Final Version FAQs > Basic System > How do I handle multi-tasking?
To take a very simple example of multi-tasking, let’s look at how you might deal with the following task:
Make pot of tea
This task involves several stages (boil kettle, brew tea) which each take several minutes but don’t require your active participation until the stage is ended. Once the kettle has boiled, you make the tea. Once the tea has brewed, you pour it into the cups. But during the boiling and the brewing, it’s perfectly possible to be doing something else.
The way to do this in FV is that as soon as you have set the kettle to boil you go on to the next task in your pre-select list . For the sake of example let’s say it is Answer Emails. You answer emails until you hear the kettle has boiled, then interrupt the answering of emails to make the tea. Once you’ve done that, go back to answering emails until the time needed to brew the tea is up (I usually use a count-down timer for this).
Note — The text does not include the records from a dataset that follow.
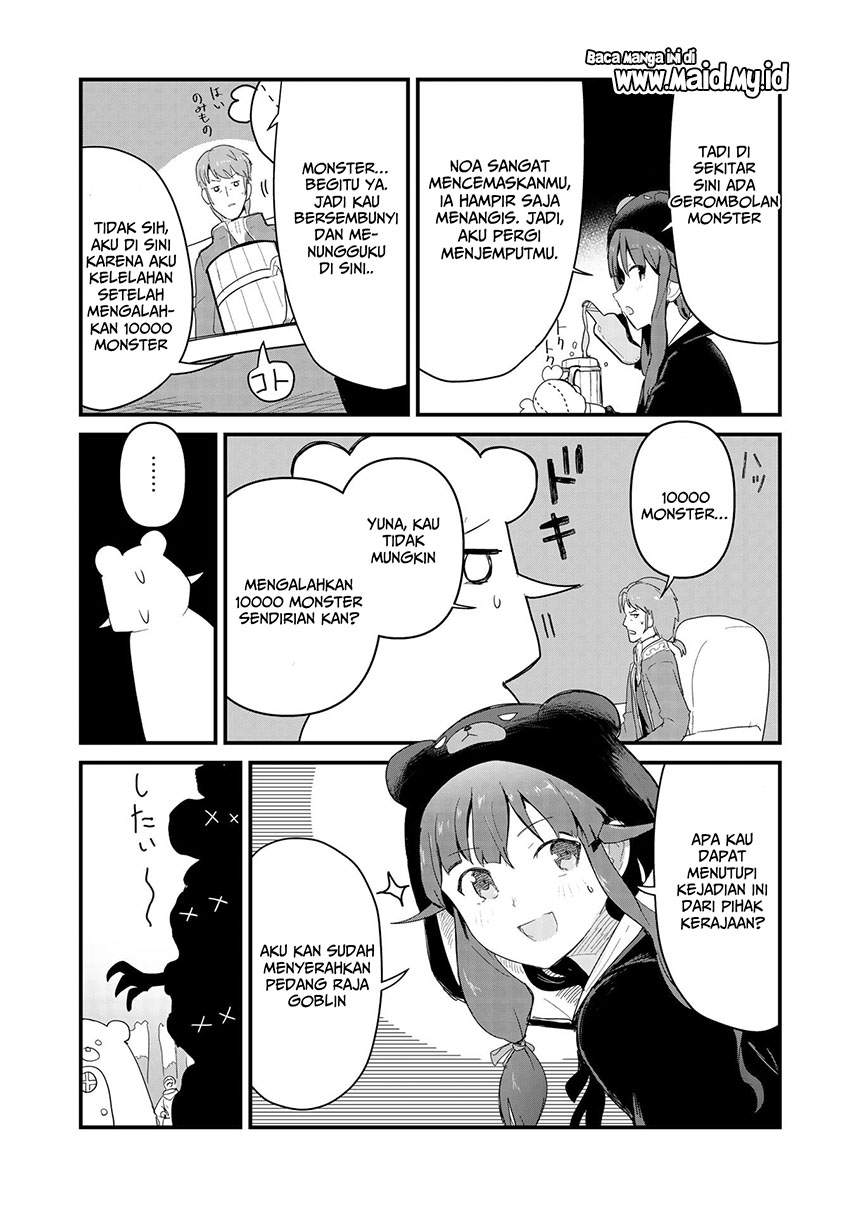 Halaman 6 dari Kuma Kuma Kuma Bear Chapter 53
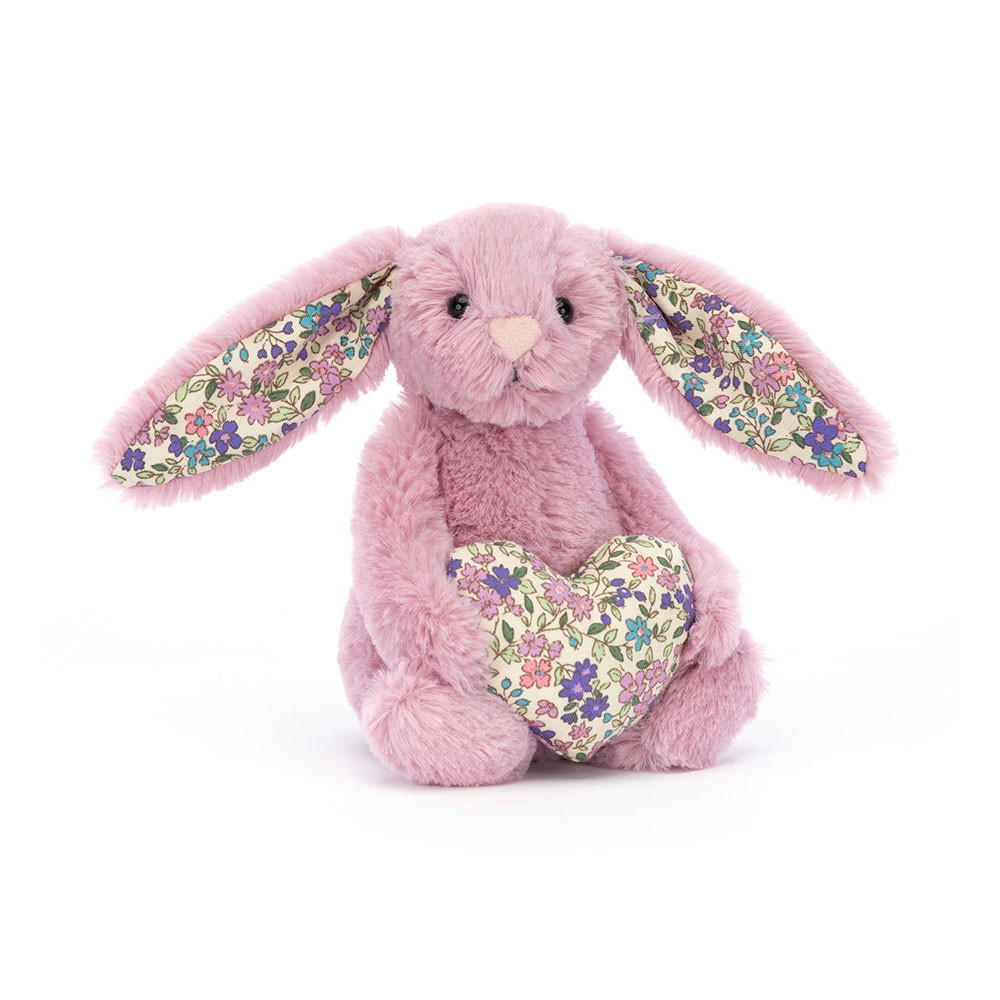 Blossom Heart Tulip Bunny - Official Jellycat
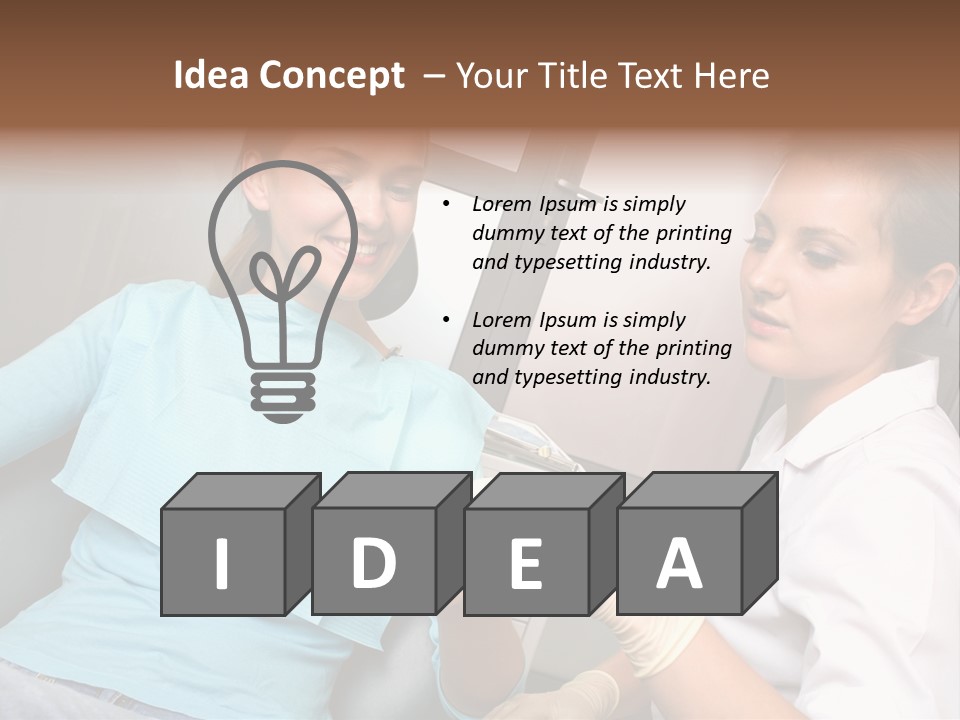 Tool Technology Stomatology PowerPoint Template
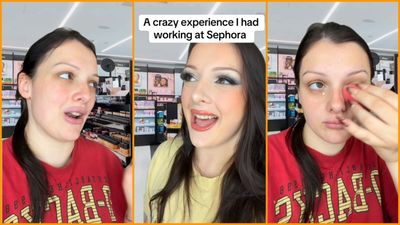 Arizona man allegedly wanted to try makeup at Sephora, his sister calls it ‘weird.’ Then she threatens to expose him to his girlfriend: ‘You’re a guy’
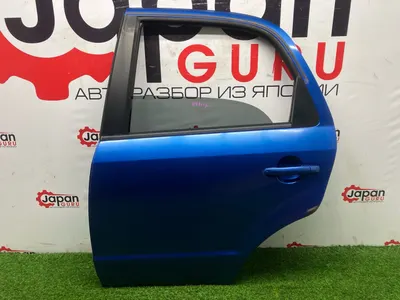 Дверь боковая Suzuki Sx4 Sx4 J20A задн. лев. (б/у)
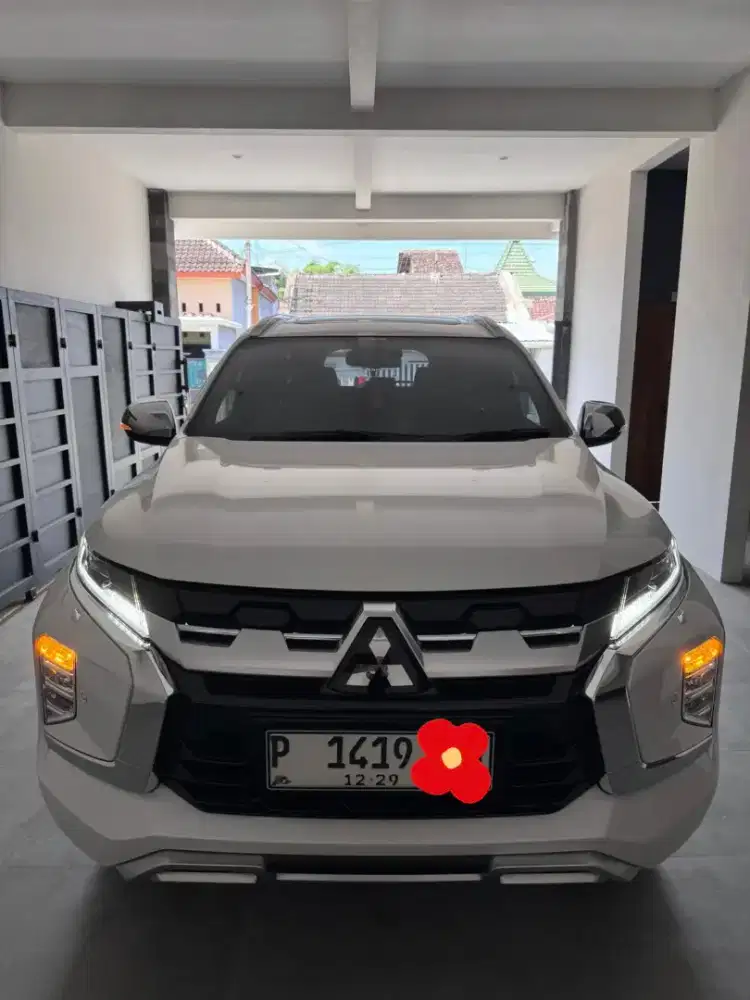 Pajero sport dakar facelift 4x2 2025 pemakaian nik 2024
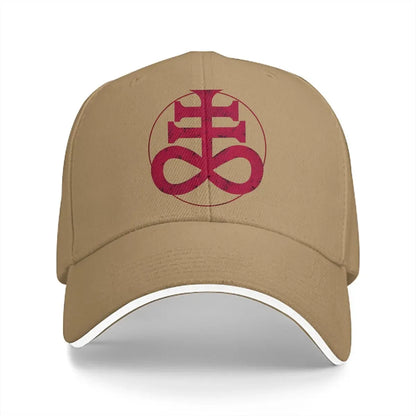 Satanic Cross Leviathan Game Peaked Baseball Cap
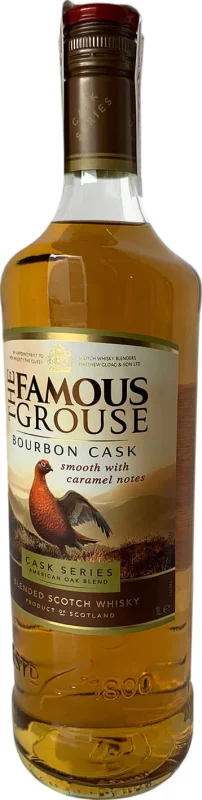 Famous Grouse Bourbon Cask 1 Litro - Fotografía principal del producto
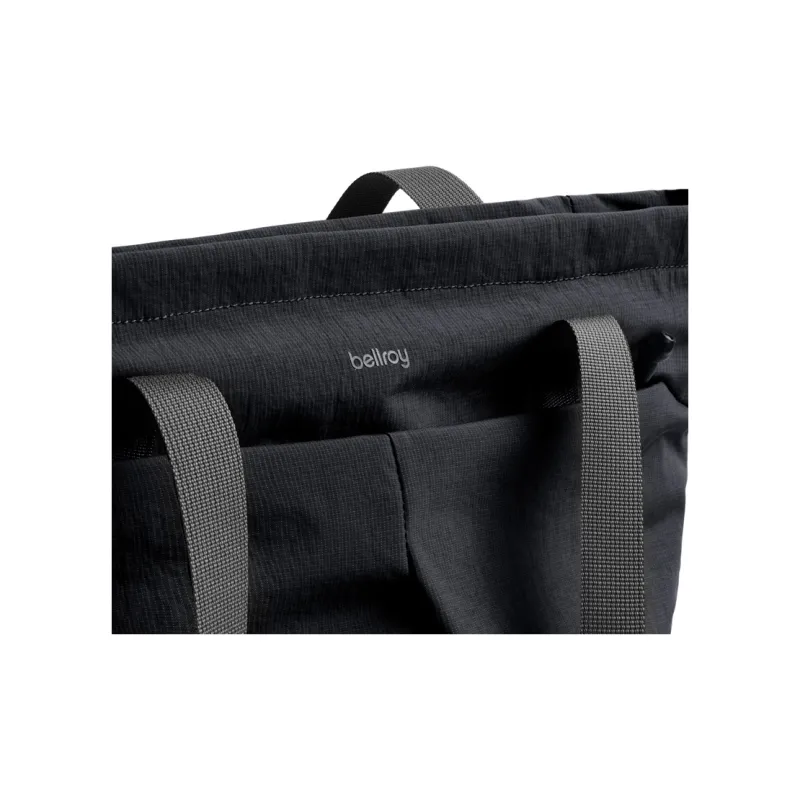 BELLROY Nylon Double Use Tote Bag, Double Shoulder Bag Regular Unisex Moon White/Ink Black-5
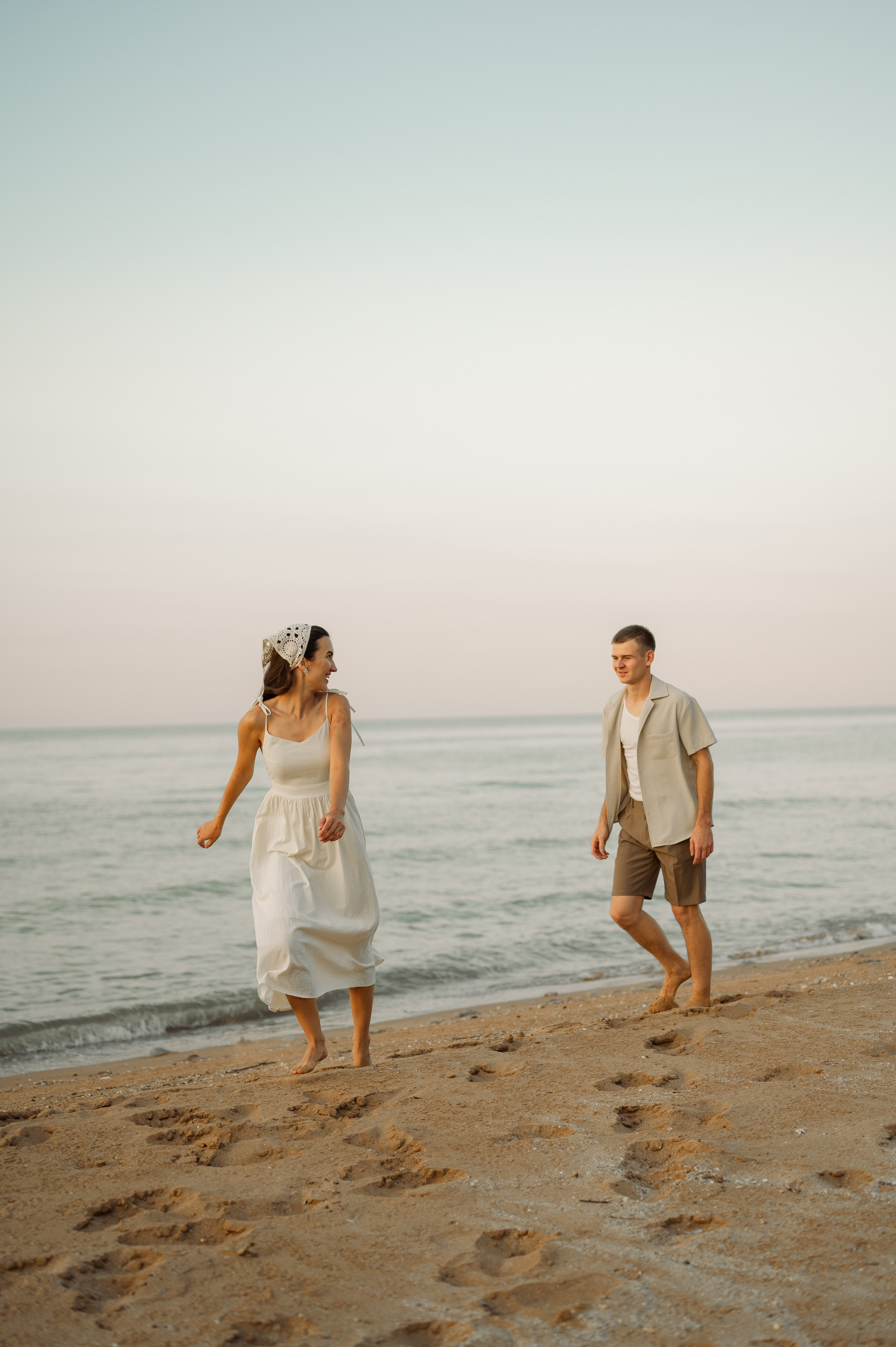 Предсвадебная съёмка на море🌊. Свадебный и семейный фотограф в Краснодаре Алина Мельник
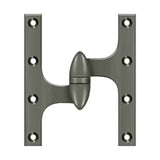 Deltana - 6'' x 5'' Hinge - Antique Nickel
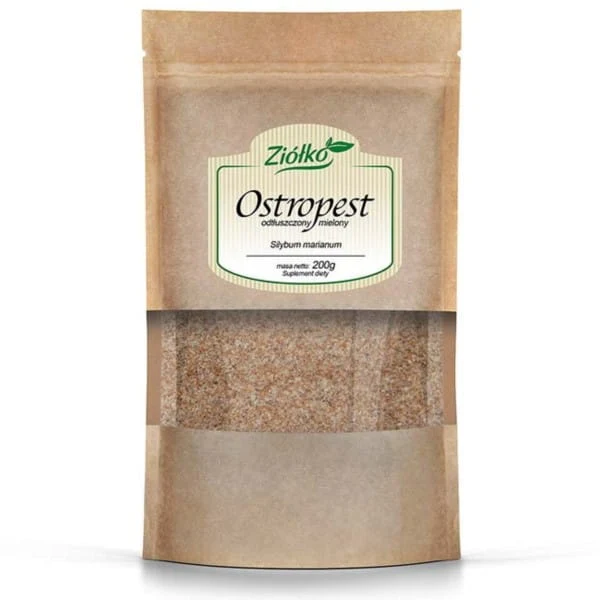 Kräuter-Mariendistel, gemahlen, entfettet 200 g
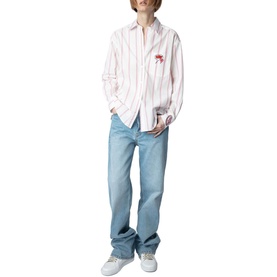 Tais Striped Shirt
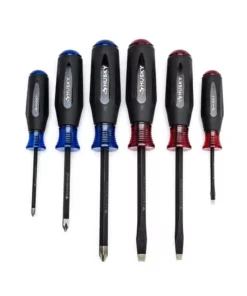 Husky Diamond Tip Magnetic Screwdriver Set (6-Piece) -FixPro Store husky screwdriver sets h6pcmdtssd c3 1000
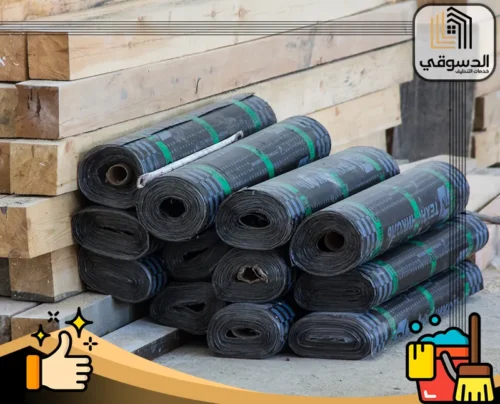 عمال متخصصين في عزل اسطح المباني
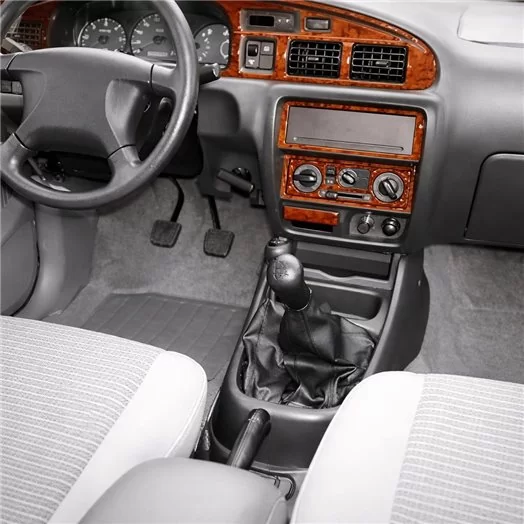 Ford Ranger 06.99-06.06 Mascherine sagomate per rivestimento cruscotti 12-Decori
Pour the tea, and go back to answering emails.
You can easily adapt this to a greater number of tasks or more complicated tasks. For example Austin writes:
“I just wanted to share a tip that others may find useful, albeit perhaps obvious. I have used the same process since FV came out to do laundry. If I do laundry on Saturday, then I put “laundry” on my list on Friday. On Saturday, it gets selected, and when I reach it, I start the laundry and set a timer. Then I cross “laundry” off my list and continue working. When the timer goes off, I add “laundry” to the end of my list, dot it, and go do the next step. Then I set a timer, cross the task off, and continue working. This continues until the laundry is done.”